Radio Free Asia reported similar cases of authorities continuing to deny Rohingya access to citizenship despite receiving newly issued NVCs.

Most Rohingya refugees in Bangladesh refuse to return to Myanmar so long as the government continues to force Rohingya to accept NVCs.

“With the NVC, we will not return to Myanmar,” said a 24-year-old Rohingya refugee woman originally from Buthidaung Township. “No Rohingya wants to accept the NVC by their own will.”

From December 18 to 19, a Myanmar delegation visited Rohingya refugee camps in Bangladesh, where they attempted to persuade Rohingya to accept NVCs.

“The Myanmar officials asked us to accept NVCs,” an 18-year-old Rohingya told Fortify Rights following the meeting, which he attended.

Following the first day of the visit, Director General of the Myanmar Ministry of Foreign Affairs Chan Aye told reporters, “We explained them [sic] issues related to citizenship and the NVC.”

Mohib Ullah, chair of the Rohingya-led civil society organization Arakan Rohingya Society for Peace and Human Rights, told Fortify Rights the day after the second day of meetings with the Myanmar delegation, on December 20:

[The Myanmar delegation] are lying again and again. They say that the NVC is for those who have no documents, but we still have many documents of Myanmar . . . [The Myanmar delegation] said nothing new. For me, they came to visit the refugee camps just for show to try and calm down the international pressure and the allegations at the ICJ [International Court of Justice].

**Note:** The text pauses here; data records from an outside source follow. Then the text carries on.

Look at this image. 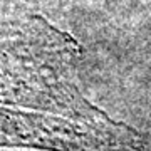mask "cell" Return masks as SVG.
I'll return each instance as SVG.
<instances>
[{
  "label": "cell",
  "mask_w": 151,
  "mask_h": 151,
  "mask_svg": "<svg viewBox=\"0 0 151 151\" xmlns=\"http://www.w3.org/2000/svg\"><path fill=\"white\" fill-rule=\"evenodd\" d=\"M0 146L55 151H151V136L106 114L92 121H65L0 108Z\"/></svg>",
  "instance_id": "6da1fadb"
}]
</instances>
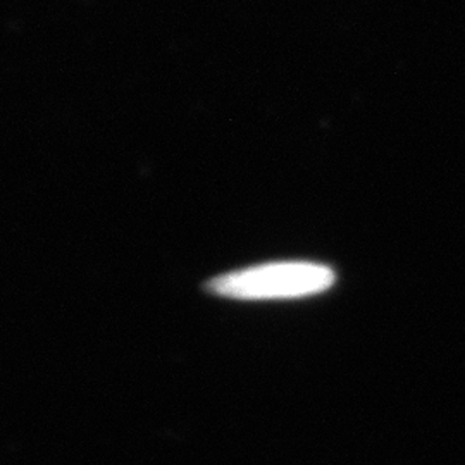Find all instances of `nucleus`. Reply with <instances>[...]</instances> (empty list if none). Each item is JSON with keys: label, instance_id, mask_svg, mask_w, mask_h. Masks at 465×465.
I'll return each mask as SVG.
<instances>
[{"label": "nucleus", "instance_id": "nucleus-1", "mask_svg": "<svg viewBox=\"0 0 465 465\" xmlns=\"http://www.w3.org/2000/svg\"><path fill=\"white\" fill-rule=\"evenodd\" d=\"M336 282L331 267L305 261L269 262L221 274L207 282V290L223 299H303L330 290Z\"/></svg>", "mask_w": 465, "mask_h": 465}]
</instances>
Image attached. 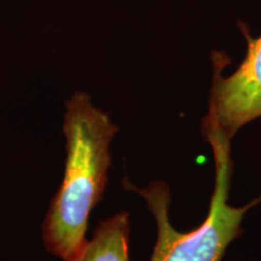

N.M., 75, shows his original White Card receipt. The Myanmar government issued the receipts to Rohingya after revoking their White Cards in March 2015. The government began issuing the White Cards, also known as "Temporary Registration Cards" to Rohingya in 1995. Neither  the White Card nor the receipt confer any rights to Rohingya. ©Saiful Huq Omi, Counter Foto, Cox’s Bazar District, Bangladesh, August 2019
N.M., 75, shows his original White Card receipt. The Myanmar government issued the receipts to Rohingya after revoking their White Cards in March 2015. The government began issuing the White Cards, also known as “Temporary Registration Cards” to Rohingya in 1995. Neither  the White Card nor the receipt confer any rights to Rohingya. ©Saiful Huq Omi, Counter Foto, Cox’s Bazar District, Bangladesh, August 2019

In November, The Gambia opened a case at the ICJ against Myanmar for failing to prevent or punish genocide against Rohingya Muslims. On January 23, the ICJ will read its decision with regard to The Gambia’s request for provisional measures of protection for Rohingya in Myanmar. Provisional measures are binding orders from the court to the parties in the case to prevent further violation of the rights in dispute while the case is pending.
 
On December 10, in its request for provisional measures, The Gambia’s legal team presented evidence before the ICJ regarding ongoing atrocities against the Rohingya.
 
“A further step Myanmar is taking against the Rohingya as a group,” said attorney Tafadzwa Pasipanodya on behalf of The Gambia, “is the intensified effort to force them to accept ‘national verification cards’ that explicitly recognize cardholders as non-citizens and brand them as ‘Bengali.’”
 
In September, Fortify Rights published a 102-page report“Tools of Genocide,” revealing how Myanmar authorities forced and coerced Rohingya to accept NVCs in a systematic campaign to erase Rohingya identity and deny Rohingya citizenship.
 
Chinese President Xi Jinping is scheduled to visit Myanmar from January 17 to 18. The Government of China previously urged the governments of Myanmar and Bangladesh to fast track the returns of Rohingya refugees in Bangladesh to northern Rakhine State, despite objections by Rohingya, the United Nations, human rights groups, and others due to protection concerns. 

“China is playing a non-neutral role in the Rohingya crisis and, unfortunately, that role is devoid of any concern for human rights, justice, and accountability,” said Matthew Smith. “China’s political protection for Myanmar has limits, and those limits will be on display as various international accountability mechanisms gain steam.”